§ **Data records**:
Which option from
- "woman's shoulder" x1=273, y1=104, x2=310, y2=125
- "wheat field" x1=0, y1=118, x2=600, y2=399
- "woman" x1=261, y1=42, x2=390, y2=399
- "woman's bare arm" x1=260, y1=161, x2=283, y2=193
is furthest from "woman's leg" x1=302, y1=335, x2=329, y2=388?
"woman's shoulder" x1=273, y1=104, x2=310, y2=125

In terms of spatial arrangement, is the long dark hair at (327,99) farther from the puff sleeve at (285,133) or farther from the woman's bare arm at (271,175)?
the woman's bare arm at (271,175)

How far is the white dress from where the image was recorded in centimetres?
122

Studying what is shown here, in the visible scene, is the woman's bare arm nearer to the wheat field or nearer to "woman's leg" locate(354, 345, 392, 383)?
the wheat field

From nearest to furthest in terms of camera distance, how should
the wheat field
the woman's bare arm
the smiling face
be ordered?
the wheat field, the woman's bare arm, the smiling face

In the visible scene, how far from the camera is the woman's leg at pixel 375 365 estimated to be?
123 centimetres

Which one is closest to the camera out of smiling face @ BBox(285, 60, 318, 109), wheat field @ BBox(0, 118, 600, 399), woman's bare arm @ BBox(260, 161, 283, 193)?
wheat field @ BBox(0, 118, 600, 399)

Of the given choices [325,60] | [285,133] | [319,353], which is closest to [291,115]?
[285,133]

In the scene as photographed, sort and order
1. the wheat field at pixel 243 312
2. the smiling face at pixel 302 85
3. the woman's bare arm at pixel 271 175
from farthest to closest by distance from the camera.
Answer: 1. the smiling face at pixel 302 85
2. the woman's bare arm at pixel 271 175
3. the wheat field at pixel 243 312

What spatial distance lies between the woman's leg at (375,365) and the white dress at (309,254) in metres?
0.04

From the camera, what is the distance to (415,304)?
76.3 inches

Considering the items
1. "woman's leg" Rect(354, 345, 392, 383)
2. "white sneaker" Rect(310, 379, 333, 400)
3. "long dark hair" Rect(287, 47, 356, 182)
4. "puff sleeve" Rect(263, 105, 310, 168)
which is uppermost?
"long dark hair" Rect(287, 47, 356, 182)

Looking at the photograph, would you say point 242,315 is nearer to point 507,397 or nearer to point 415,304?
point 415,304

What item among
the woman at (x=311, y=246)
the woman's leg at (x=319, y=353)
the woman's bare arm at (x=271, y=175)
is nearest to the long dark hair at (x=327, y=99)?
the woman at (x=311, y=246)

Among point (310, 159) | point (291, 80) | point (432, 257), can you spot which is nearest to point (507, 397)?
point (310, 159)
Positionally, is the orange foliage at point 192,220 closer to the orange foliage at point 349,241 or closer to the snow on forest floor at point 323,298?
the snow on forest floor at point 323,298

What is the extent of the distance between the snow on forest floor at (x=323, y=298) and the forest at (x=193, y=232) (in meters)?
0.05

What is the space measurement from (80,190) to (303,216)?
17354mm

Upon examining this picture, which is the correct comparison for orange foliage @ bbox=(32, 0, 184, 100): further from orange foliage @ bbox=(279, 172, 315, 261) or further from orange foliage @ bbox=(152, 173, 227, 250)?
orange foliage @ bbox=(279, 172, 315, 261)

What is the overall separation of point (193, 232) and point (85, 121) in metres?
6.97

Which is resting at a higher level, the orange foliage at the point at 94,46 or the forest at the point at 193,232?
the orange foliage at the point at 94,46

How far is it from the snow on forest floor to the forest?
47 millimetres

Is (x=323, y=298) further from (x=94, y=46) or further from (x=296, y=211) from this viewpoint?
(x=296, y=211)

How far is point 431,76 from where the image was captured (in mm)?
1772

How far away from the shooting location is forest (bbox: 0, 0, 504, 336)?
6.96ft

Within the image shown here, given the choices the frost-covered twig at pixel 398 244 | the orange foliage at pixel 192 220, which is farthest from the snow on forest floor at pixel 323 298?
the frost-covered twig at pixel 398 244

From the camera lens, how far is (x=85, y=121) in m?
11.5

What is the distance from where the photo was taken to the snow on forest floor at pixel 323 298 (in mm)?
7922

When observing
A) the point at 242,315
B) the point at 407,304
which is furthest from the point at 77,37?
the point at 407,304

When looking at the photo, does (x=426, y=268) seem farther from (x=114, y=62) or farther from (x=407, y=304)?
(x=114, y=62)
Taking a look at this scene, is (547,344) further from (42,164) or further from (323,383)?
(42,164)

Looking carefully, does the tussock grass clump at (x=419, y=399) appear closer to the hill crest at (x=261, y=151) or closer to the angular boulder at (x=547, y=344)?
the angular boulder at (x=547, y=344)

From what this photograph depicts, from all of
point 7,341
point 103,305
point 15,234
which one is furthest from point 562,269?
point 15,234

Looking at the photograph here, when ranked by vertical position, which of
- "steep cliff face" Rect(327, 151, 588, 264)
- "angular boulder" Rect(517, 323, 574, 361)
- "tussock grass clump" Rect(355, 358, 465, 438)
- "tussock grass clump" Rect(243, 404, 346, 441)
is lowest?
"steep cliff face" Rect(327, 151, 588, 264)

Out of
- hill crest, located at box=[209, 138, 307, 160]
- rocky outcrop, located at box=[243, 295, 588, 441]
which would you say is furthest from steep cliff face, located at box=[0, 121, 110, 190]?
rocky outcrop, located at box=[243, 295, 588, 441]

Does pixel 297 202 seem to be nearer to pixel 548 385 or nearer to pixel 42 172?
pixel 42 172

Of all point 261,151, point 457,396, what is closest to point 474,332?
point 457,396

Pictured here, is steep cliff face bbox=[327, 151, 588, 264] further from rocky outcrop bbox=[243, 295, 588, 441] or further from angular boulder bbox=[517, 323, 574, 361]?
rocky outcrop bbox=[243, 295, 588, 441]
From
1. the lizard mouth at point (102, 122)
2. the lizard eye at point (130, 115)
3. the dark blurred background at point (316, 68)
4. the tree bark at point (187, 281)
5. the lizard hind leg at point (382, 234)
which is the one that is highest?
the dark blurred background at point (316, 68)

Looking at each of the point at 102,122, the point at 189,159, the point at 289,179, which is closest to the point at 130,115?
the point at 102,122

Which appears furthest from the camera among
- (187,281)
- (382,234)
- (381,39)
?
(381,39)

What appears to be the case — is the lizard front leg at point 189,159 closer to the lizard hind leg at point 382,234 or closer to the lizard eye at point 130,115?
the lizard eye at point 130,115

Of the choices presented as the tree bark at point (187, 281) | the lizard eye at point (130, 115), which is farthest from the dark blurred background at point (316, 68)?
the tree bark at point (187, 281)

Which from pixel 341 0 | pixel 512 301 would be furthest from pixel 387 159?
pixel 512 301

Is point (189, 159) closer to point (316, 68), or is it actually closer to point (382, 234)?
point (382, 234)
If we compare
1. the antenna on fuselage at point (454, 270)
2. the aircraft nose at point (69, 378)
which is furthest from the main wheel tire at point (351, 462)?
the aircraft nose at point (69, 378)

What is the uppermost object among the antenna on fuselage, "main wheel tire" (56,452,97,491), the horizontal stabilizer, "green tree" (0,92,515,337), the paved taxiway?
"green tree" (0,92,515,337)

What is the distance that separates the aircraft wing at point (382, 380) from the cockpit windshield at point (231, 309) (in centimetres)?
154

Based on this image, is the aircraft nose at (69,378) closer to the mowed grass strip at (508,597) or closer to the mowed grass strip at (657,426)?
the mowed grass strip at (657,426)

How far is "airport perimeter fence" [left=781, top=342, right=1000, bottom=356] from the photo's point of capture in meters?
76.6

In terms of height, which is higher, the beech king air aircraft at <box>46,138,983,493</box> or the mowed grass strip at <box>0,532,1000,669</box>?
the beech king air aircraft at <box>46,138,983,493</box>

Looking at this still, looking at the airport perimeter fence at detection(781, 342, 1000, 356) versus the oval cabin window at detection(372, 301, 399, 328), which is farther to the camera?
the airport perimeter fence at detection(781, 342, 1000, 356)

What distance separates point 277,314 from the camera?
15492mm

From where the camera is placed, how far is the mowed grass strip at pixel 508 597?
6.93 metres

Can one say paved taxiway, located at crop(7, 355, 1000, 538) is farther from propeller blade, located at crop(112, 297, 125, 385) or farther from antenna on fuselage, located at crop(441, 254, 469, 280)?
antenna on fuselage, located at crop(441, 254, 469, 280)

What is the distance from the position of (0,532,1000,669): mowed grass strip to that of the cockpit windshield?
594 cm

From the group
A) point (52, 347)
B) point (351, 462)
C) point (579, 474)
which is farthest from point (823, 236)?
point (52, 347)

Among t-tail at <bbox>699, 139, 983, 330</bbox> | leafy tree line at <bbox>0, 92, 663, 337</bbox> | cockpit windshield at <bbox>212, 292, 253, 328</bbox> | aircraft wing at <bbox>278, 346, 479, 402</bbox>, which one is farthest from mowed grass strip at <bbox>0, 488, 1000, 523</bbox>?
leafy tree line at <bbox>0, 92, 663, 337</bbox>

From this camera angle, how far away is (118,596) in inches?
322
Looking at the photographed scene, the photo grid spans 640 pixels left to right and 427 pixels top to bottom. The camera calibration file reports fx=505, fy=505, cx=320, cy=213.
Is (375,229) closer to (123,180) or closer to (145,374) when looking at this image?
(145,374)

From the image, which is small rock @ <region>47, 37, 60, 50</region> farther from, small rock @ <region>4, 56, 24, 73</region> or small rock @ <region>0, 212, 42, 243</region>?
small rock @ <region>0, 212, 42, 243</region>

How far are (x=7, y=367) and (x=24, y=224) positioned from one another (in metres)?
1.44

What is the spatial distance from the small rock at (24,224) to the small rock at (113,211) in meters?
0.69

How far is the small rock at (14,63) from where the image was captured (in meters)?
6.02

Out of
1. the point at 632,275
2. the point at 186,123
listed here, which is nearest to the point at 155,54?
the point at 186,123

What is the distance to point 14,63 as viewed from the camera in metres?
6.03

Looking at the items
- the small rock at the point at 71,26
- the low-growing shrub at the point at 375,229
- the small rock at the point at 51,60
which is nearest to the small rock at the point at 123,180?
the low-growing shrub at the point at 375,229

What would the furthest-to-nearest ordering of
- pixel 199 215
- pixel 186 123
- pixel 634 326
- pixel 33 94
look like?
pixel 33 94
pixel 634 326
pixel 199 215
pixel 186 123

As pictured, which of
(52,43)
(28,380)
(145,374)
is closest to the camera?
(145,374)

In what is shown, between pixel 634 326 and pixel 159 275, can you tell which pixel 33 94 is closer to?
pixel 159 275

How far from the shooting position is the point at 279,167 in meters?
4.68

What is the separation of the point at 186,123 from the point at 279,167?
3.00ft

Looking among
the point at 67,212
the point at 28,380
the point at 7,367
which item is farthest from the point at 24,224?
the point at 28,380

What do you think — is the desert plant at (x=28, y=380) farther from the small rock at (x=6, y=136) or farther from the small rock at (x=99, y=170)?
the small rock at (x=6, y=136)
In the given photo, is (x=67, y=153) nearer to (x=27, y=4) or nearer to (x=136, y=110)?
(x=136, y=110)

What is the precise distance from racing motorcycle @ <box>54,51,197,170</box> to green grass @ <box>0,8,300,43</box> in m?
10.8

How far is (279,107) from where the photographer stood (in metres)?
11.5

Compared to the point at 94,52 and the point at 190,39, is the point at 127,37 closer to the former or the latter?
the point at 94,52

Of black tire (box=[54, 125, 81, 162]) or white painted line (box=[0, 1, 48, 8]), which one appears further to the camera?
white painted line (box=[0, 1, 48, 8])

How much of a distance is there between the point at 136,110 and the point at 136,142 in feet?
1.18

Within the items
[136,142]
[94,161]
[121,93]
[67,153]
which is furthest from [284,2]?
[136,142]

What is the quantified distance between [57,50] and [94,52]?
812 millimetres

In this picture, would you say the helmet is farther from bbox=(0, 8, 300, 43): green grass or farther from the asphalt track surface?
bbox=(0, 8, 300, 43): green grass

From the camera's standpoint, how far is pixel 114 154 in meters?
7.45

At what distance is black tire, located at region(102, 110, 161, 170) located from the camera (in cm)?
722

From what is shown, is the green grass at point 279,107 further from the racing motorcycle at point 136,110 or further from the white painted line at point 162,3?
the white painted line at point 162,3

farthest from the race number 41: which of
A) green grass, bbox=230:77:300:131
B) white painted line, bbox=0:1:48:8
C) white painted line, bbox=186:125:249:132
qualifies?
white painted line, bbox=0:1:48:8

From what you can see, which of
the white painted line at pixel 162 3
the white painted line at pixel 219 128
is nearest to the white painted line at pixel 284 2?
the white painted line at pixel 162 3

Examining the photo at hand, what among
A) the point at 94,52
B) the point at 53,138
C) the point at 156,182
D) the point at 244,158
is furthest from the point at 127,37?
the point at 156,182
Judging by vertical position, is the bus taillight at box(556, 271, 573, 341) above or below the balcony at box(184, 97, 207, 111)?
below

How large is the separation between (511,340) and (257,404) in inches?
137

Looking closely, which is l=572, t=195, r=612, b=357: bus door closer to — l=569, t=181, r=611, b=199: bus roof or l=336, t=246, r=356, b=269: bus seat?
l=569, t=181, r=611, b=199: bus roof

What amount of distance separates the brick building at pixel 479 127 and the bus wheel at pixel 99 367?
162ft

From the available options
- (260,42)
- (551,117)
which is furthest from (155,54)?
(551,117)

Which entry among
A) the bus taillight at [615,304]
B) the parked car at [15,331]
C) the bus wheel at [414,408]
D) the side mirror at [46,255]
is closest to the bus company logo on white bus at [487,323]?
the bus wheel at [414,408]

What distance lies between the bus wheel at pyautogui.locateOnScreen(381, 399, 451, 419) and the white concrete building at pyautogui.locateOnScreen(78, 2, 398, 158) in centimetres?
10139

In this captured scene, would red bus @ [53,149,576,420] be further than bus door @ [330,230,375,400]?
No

§ **Problem requirements**: Output each line from the start of the records through the line containing "3. the wheat field at pixel 243 312", both ends included, as a JSON list of strings, one string per line, with blank lines left out.

§ **Response**:
[
  "Which option from",
  "- \"woman's shoulder\" x1=273, y1=104, x2=310, y2=125",
  "- \"wheat field\" x1=0, y1=118, x2=600, y2=399",
  "- \"woman\" x1=261, y1=42, x2=390, y2=399",
  "- \"woman's bare arm\" x1=260, y1=161, x2=283, y2=193",
  "is furthest from \"woman's leg\" x1=302, y1=335, x2=329, y2=388?",
  "\"woman's shoulder\" x1=273, y1=104, x2=310, y2=125",
  "In terms of spatial arrangement, is the long dark hair at (327,99) farther from the puff sleeve at (285,133) or farther from the woman's bare arm at (271,175)?",
  "the woman's bare arm at (271,175)",
  "How far is the white dress from where the image was recorded in centimetres?",
  "122",
  "Studying what is shown here, in the visible scene, is the woman's bare arm nearer to the wheat field or nearer to \"woman's leg\" locate(354, 345, 392, 383)?",
  "the wheat field",
  "From nearest to furthest in terms of camera distance, how should",
  "the wheat field",
  "the woman's bare arm",
  "the smiling face",
  "be ordered?",
  "the wheat field, the woman's bare arm, the smiling face",
  "In the visible scene, how far from the camera is the woman's leg at pixel 375 365 estimated to be?",
  "123 centimetres",
  "Which one is closest to the camera out of smiling face @ BBox(285, 60, 318, 109), wheat field @ BBox(0, 118, 600, 399), woman's bare arm @ BBox(260, 161, 283, 193)?",
  "wheat field @ BBox(0, 118, 600, 399)",
  "Of the given choices [325,60] | [285,133] | [319,353], which is closest to [291,115]?",
  "[285,133]",
  "In the scene as photographed, sort and order",
  "1. the wheat field at pixel 243 312",
  "2. the smiling face at pixel 302 85",
  "3. the woman's bare arm at pixel 271 175",
  "from farthest to closest by distance from the camera.",
  "Answer: 1. the smiling face at pixel 302 85",
  "2. the woman's bare arm at pixel 271 175",
  "3. the wheat field at pixel 243 312"
]